■ **Do this**:
Reproduce every one of the records below verbatim, character for character.

+---+

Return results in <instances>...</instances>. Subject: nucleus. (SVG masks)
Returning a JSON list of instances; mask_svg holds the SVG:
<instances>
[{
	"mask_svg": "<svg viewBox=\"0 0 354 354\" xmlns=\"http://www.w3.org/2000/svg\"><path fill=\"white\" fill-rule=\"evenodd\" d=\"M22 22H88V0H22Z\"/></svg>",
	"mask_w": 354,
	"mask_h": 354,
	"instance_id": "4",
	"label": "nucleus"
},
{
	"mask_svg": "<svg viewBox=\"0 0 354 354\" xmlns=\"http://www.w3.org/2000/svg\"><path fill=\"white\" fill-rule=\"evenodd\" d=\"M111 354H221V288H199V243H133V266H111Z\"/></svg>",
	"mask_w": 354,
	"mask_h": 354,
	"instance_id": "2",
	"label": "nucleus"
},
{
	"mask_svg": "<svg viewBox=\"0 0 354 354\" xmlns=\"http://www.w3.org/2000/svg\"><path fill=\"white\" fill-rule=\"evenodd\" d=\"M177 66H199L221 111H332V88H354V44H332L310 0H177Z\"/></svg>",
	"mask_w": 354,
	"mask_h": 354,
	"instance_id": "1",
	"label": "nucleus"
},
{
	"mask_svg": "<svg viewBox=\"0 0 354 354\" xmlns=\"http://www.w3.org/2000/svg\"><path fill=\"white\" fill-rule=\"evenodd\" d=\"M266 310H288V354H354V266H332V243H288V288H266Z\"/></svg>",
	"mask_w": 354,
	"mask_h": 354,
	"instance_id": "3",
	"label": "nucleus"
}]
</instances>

+---+

■ **Task solution**:
Return results in <instances>...</instances>. Subject: nucleus. (SVG masks)
Returning a JSON list of instances; mask_svg holds the SVG:
<instances>
[{
	"mask_svg": "<svg viewBox=\"0 0 354 354\" xmlns=\"http://www.w3.org/2000/svg\"><path fill=\"white\" fill-rule=\"evenodd\" d=\"M22 22H88V0H22Z\"/></svg>",
	"mask_w": 354,
	"mask_h": 354,
	"instance_id": "4",
	"label": "nucleus"
},
{
	"mask_svg": "<svg viewBox=\"0 0 354 354\" xmlns=\"http://www.w3.org/2000/svg\"><path fill=\"white\" fill-rule=\"evenodd\" d=\"M111 354H221V288H199V243H133V266H111Z\"/></svg>",
	"mask_w": 354,
	"mask_h": 354,
	"instance_id": "2",
	"label": "nucleus"
},
{
	"mask_svg": "<svg viewBox=\"0 0 354 354\" xmlns=\"http://www.w3.org/2000/svg\"><path fill=\"white\" fill-rule=\"evenodd\" d=\"M177 66H199L221 111H332V88H354V44H332L310 0H177Z\"/></svg>",
	"mask_w": 354,
	"mask_h": 354,
	"instance_id": "1",
	"label": "nucleus"
},
{
	"mask_svg": "<svg viewBox=\"0 0 354 354\" xmlns=\"http://www.w3.org/2000/svg\"><path fill=\"white\" fill-rule=\"evenodd\" d=\"M266 310H288V354H354V266H332V243H288V288H266Z\"/></svg>",
	"mask_w": 354,
	"mask_h": 354,
	"instance_id": "3",
	"label": "nucleus"
}]
</instances>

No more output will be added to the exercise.